As the trust was insolvent (that is to say, that the assets held on trust by the trustee were insufficient to meet the claims to those assets), the issue of priority was of great importance to the Original Trustee - had it been the priority creditor, it would have recovered all of the Trust's assets (assessed as being in the region of £6million), a far less significant shortfall than the £330,000 that it would recover were it required to share the assets of the trust pari passu with the other creditors.

The Law

Article 32 of the Trusts (Jersey) Law 1984 (as amended) (the Trusts Law) enshrines in statute a trustee's liability to third parties and, importantly, makes a distinction between those parties who know that they are dealing with a trustee in its capacity as trustee and those who do not. Article 32(1)(a) of the Trusts Law protects a trustee from personal liability where a party knows that they are dealing with a trustee in its capacity as trustee - in such circumstances, any claim that a creditor may have will only extend to the trust property. Conversely, pursuant to Article 32(1)(b) of the Trusts Law, if the other party does not know that the trustee is acting as trustee, any claim may be made against the trustee personally (albeit that the trustee will still have a right of recourse to the trust property by way of an indemnity).


That a trustee is entitled to be indemnified from the trust fund in respect of liabilities (whether existing, future, contingent or otherwise), costs and expenses reasonably incurred by it in connection with its trusteeship was not in dispute. It was accepted by all parties that this right to indemnification gives rise to an equitable lien in favour of the trustee, which takes priority over the interests of the beneficiaries of the trust; however, the Court held that such an equitable lien did not arise out of the relationship between a former trustee and its successors and as such, the Original Trustee had no greater claim to the trust assets than its successors. The Court acknowledged that it would be difficult for any successor trustee to accept that, in the event of the insolvency of the trust at some stage in the future, all and any liabilities that it had properly incurred in connection with the administration of the trust would rank behind those of the former trustee(s), essentially allowing its predecessors to "scoop the pot" - both were involved in the due administration of the trust and one has no better right to be indemnified than the other.

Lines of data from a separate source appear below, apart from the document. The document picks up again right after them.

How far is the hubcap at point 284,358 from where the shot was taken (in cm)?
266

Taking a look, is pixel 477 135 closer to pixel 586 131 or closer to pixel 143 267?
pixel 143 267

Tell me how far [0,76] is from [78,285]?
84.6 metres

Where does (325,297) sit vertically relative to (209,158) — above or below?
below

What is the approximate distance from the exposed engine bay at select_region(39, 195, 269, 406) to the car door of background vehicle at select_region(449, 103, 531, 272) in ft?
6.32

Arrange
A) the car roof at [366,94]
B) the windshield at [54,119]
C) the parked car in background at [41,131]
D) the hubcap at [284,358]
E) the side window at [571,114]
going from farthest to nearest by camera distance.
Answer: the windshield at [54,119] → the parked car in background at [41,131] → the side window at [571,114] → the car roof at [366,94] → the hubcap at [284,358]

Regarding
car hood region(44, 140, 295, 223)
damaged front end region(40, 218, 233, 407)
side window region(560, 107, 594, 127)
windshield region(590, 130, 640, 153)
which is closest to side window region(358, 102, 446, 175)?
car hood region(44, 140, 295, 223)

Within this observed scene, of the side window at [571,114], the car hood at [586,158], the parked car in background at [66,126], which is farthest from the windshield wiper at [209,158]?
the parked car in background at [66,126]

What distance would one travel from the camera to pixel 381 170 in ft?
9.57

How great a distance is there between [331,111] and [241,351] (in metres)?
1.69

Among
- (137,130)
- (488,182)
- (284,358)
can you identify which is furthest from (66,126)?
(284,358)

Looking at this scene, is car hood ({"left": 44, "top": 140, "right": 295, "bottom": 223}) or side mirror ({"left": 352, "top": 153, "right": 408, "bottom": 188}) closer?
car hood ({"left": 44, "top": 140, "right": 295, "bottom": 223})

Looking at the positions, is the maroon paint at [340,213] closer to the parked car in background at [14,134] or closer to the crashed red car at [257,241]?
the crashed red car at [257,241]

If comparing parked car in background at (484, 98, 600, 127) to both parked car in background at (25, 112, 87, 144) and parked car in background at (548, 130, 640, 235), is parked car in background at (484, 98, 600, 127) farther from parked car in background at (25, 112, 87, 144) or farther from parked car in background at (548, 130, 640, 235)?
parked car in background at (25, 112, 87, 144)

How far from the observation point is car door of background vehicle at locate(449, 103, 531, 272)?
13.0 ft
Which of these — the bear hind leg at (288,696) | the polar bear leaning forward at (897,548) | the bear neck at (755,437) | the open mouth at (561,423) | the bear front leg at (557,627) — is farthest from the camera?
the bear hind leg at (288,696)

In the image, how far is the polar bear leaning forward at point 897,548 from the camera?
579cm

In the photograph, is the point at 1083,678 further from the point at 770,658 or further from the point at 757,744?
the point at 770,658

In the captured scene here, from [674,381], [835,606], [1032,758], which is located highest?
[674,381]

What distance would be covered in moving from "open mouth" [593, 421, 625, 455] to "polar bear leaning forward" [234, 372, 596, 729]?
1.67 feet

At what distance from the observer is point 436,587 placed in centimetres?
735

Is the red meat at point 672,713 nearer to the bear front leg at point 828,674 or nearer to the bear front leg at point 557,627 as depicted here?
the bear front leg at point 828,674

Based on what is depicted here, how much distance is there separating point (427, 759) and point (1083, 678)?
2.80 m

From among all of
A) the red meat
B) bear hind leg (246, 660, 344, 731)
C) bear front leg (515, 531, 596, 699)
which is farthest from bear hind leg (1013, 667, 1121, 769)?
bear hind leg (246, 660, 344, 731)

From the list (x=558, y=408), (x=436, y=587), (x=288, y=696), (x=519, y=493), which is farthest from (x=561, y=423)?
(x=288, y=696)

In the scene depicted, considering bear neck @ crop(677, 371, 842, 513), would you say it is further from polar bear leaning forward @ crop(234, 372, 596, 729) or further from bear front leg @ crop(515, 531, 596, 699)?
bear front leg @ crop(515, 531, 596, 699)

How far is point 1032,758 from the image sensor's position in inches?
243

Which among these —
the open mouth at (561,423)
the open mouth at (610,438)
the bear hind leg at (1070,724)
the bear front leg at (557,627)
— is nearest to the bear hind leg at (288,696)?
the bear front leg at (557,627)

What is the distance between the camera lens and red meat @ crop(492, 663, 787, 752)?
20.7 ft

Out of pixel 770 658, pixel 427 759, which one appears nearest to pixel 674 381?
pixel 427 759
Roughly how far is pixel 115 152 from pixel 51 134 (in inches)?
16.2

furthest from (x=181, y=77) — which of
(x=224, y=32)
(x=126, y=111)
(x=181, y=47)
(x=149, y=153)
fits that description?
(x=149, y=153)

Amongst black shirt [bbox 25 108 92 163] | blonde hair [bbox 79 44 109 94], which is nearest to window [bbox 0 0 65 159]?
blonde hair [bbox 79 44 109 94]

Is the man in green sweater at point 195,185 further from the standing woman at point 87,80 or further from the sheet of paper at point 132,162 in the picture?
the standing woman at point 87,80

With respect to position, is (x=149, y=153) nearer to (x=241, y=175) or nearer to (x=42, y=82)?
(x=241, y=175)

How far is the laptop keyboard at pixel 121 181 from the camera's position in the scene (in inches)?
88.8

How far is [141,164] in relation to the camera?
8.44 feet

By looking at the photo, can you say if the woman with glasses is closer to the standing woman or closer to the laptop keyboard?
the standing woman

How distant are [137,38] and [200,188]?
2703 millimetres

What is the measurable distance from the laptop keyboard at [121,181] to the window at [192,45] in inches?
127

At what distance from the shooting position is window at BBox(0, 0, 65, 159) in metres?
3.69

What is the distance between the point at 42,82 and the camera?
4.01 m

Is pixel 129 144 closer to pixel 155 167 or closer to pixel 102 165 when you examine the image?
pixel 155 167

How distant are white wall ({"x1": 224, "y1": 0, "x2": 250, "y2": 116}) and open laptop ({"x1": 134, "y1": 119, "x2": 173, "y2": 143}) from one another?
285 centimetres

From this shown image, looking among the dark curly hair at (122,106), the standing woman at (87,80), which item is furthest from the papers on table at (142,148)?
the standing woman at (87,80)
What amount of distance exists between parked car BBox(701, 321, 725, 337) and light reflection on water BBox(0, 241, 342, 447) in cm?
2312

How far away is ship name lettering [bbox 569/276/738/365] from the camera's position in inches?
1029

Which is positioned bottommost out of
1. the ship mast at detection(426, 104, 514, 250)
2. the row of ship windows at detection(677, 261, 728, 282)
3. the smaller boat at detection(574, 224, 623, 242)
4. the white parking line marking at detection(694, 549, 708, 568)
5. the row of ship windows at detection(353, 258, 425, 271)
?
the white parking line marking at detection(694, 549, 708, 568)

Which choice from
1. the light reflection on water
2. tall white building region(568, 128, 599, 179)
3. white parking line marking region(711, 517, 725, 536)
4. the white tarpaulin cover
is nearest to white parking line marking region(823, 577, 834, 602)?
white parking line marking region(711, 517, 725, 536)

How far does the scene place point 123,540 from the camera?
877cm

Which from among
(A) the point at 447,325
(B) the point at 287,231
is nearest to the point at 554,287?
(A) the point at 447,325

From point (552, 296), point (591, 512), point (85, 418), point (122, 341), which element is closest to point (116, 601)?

In determining the nature and extent of the a trustee's right of indemnity and associated equitable lien, the Royal Court considered what the position would have been prior to the introduction of the Trusts Law, specifically, Article 32, and noted that previously, creditors would have sued a trustee personally. In circumstances where the trustee was insolvent, trust creditors would have had the right to apply to be subrogated for the trustee, and stand in its place and enforce their claims against the trust assets to the extent that the trustee would be so entitled. If the trust assets were insufficient, the Court noted that it seemed that the claims of creditors would have ranked pari passu.

The Court held that there are good reasons for the claims of trust creditors to rank pari passu, not least because creating a temporal rule of priority between trust creditors would not be conducive to the good administration of trusts - it would be unfair for some creditors to be paid in full and for others not to be paid at all. The Court described Article 32 of the Trusts Law as an "innovation" to the pre-existing legislative regime, which introduced a legal distinction as between a trustee acting personally and a trustee acting as a fiduciary - provided that a party to any transaction or matter knows that the trustee is acting as a trustee, the trustee is afforded protection from personal liability. Article 32 does not operate so as prejudice Article 32(1)(a) creditors and afford a trustee priority over the trust assets for its personal liability to an Article 32(1)(b) creditor.